◆ 文書の抜粋 ◆
"""

青山通著 "ウルトラセブンが「音楽」を教えてくれた" [文庫]
2020年7月16日の日記
新潮文庫から出た,青山通著 "ウルトラセブンが「音楽」を教えてくれた" を読みました。結構,話題になった本ですね。
iruchanは文庫本のファンなので,文庫が出るまで待っていました。ようやく出たので早速買いました。
実を言うと,iruchanはウルトラセブンは昔から苦手.......でした。
理由は,怖いと言うものです。
iruchanはウルトラセブンの放送のあとに生まれているので,最初の放送のときは知らないのですが,たぶん,子供の頃,再放送か再々放送くらいで見たのだと思いますが,とにかく怖かった......。
何よりウルトラマンだと科学特捜隊に,毒蝮三太夫とか,二瓶正也とかひょうきんなおじさんがいて,子供にも受けるキャラがいましたが,ウルトラ警備隊には,誰もそういうのはいないし,とにかく組織が軍隊そのものだし,俳優さんも怖そうな人ばかりでした。時折出てくる,参謀なんてやつがまたこれが怖くて,笑いもせず威張り散らしているし,正直,とても怖くて見ていられなかった,という印象があります。
この本の筆者の青木氏も書いていますけど,放送当時でまだ終戦から22年しか経っていないし,iruchanが見た頃でも30年は経っていなかったはずですので,さすがに筆者が書いているように,iruchanの生まれた街に乞食はいませんでしたが,傷痍軍人はいて,「どうしてあのおじさんは片脚がないの?」って親父に無邪気に聞いたことを覚えているくらいで,まだ街には戦争の影がありました。

"""

◆ 入力データ ◆
"""

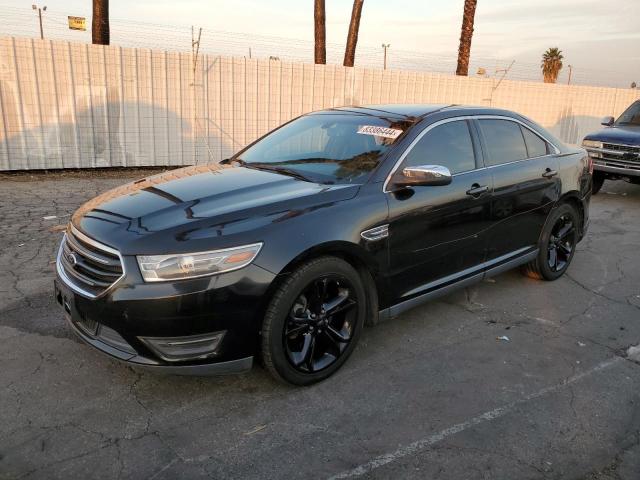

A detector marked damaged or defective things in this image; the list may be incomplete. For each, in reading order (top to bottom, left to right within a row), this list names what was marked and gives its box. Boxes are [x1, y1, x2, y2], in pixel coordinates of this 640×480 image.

cracked asphalt pavement [1, 171, 640, 478]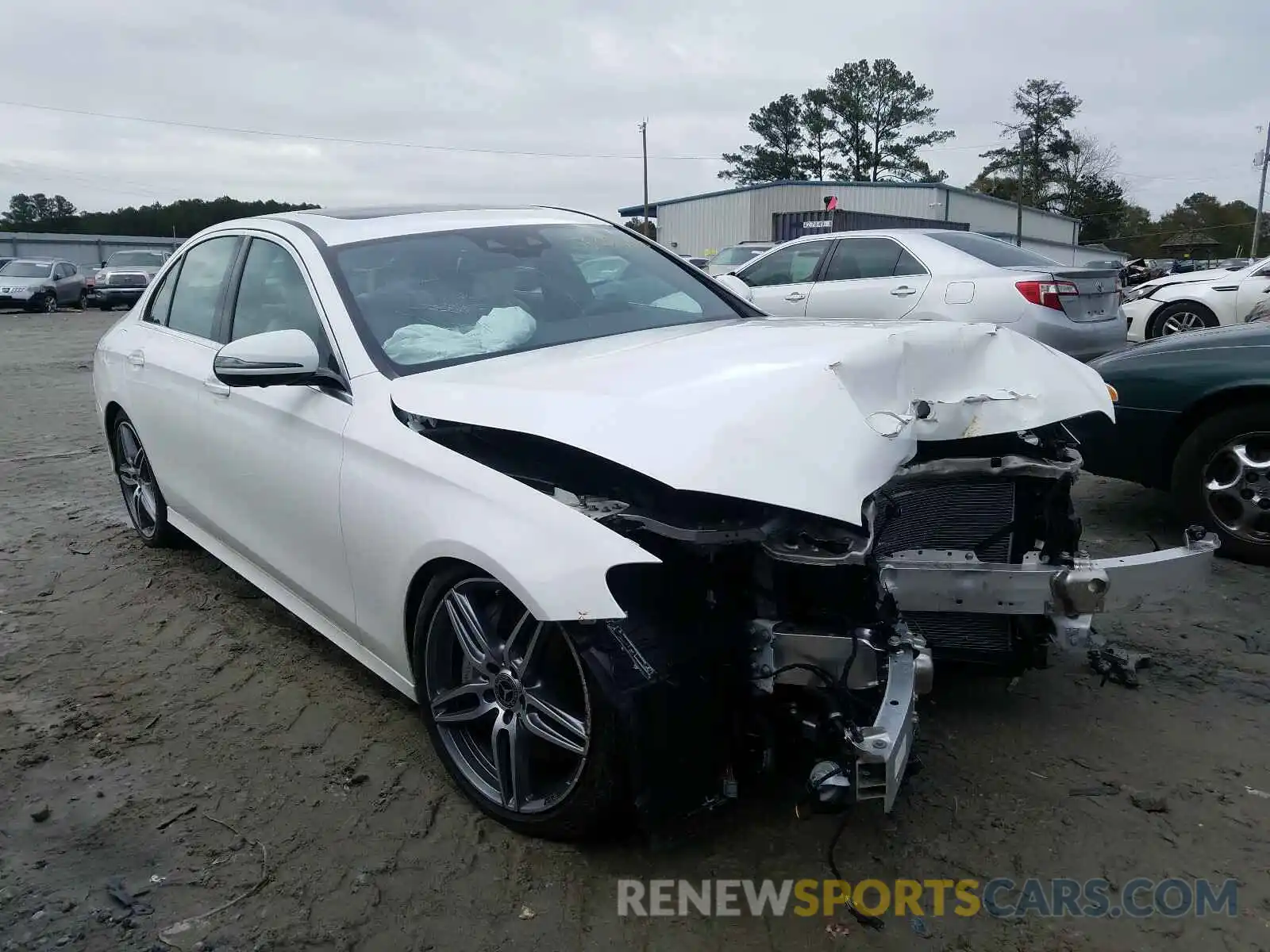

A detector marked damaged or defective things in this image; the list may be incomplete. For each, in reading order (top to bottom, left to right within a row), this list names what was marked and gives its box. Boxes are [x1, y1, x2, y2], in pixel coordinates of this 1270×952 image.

crumpled hood [391, 321, 1118, 530]
damaged front end [401, 411, 1214, 832]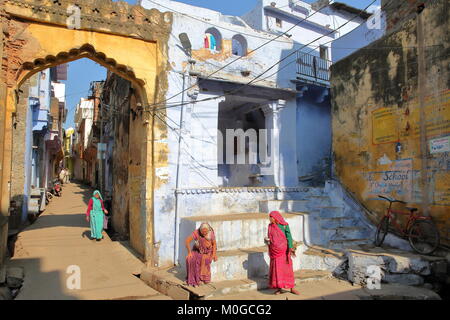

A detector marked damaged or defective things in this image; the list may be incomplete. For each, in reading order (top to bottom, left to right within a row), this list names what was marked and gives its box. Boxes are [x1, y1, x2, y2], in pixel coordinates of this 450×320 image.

peeling plaster wall [330, 0, 450, 245]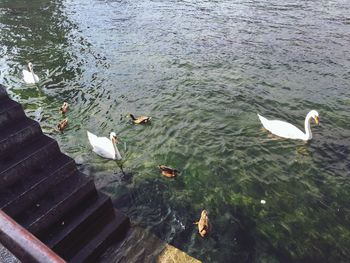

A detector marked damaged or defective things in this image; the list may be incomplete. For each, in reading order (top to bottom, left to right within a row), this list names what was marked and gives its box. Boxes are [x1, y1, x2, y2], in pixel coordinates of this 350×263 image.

rusty metal railing [0, 210, 65, 263]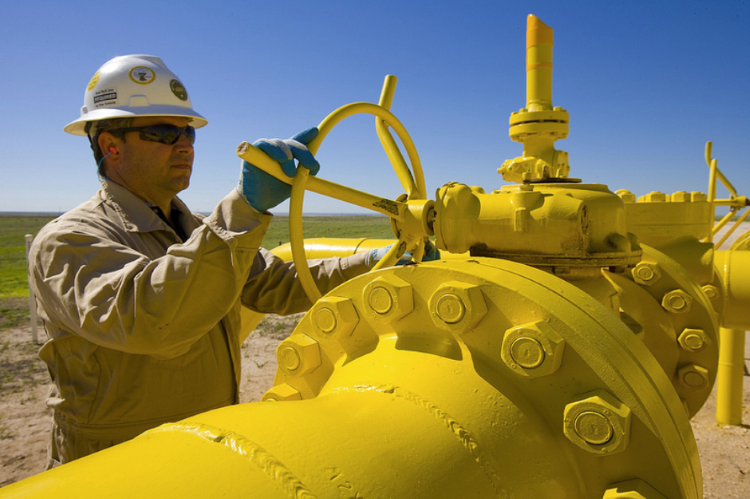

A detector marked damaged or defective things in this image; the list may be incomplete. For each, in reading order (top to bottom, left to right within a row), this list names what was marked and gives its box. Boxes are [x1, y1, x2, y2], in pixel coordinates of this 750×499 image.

rusty bolt [632, 262, 660, 286]
rusty bolt [310, 294, 360, 342]
rusty bolt [362, 276, 414, 322]
rusty bolt [432, 284, 490, 334]
rusty bolt [664, 290, 692, 312]
rusty bolt [278, 334, 322, 376]
rusty bolt [502, 322, 568, 376]
rusty bolt [680, 330, 712, 354]
rusty bolt [262, 384, 302, 404]
rusty bolt [680, 364, 712, 390]
rusty bolt [564, 390, 636, 458]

"""

◆ 情報の活用 ◆
1. ウルトラセブンの本を読んだ日記を、三文で要約してください。
2. ウルトラセブンの本を読んだ日記を、最後の文のあとから書き継いでください。
このデータは別の出典から取られたものです。

◆ 課題への回答 ◆
1. 書き手のiruchanは、新潮文庫から出た青山通著『ウルトラセブンが「音楽」を教えてくれた』を、文庫化を待って購入して読みました。iruchanは子供の頃に再放送などで見たウルトラセブンが、軍隊そのもののような組織や怖そうな俳優のせいで昔から苦手でした。当時はまだ終戦からそれほど年月が経っておらず、街に傷痍軍人がいるなど戦争の影が残っていたと振り返っています。

2.
実際,俳優さんたちやスタッフには戦争経験者が多かったし,そのリアリティには迫力があって,子供には怖かった,と思います。なにより,ウルトラマンの次作として,今度は大人の鑑賞に堪える番組を,と言うコンセプトで作られた番組ですから,もとから子供向けではなかったようです。
その意味でも,iruchanが喜んで見ていたのは "帰ってきたウルトラマン" や "ウルトラマンエース" です。
ウルトラマンエースは結構好きだったけど,男と女が合体して変身する,と言う設定が卑猥だとPTAが批判して女優が降板し,さすがにこの頃になるとそれなりに物心ついた年頃になっていたのであきれた,と言う記憶があります。
さて,この本はウルトラセブンの最終回で流れている音楽の演奏が誰か,をずっと追求したと言う本です。
ご存じ,ウルトラセブンの最終回は,怪獣パンドンと死闘を演じ,倒したけれども肉体的に限界だったウルトラセブンはM78星雲に帰っていく,と言うストーリーです。
この死闘の前,ダンはアンヌ隊員に衝撃の告白をし,そのときに流れるのがシューマンのピアノ協奏曲です。
"僕は......,僕はね,人間じゃないんだ。M78星雲から来た......
アンパンマン
なんだ。"
って言ったら子供らに大受けでした。
アンヌ隊員はファンが多いですね。今だとごく普通ですけど,男にはっきり言いたいことを言う,当時としてはかなり珍しいキャラクター設定であっただろうと思いますが,意思をしっかり持った,美しく新しい女性像として描かれていたのが現代的で,まさにウルトラセブンは時代を先取りしていた,と思います。
ここで,シューマンのピアノ協奏曲の第一撃が鳴らされます。
急にシーンは反転し,バックが白く変わります。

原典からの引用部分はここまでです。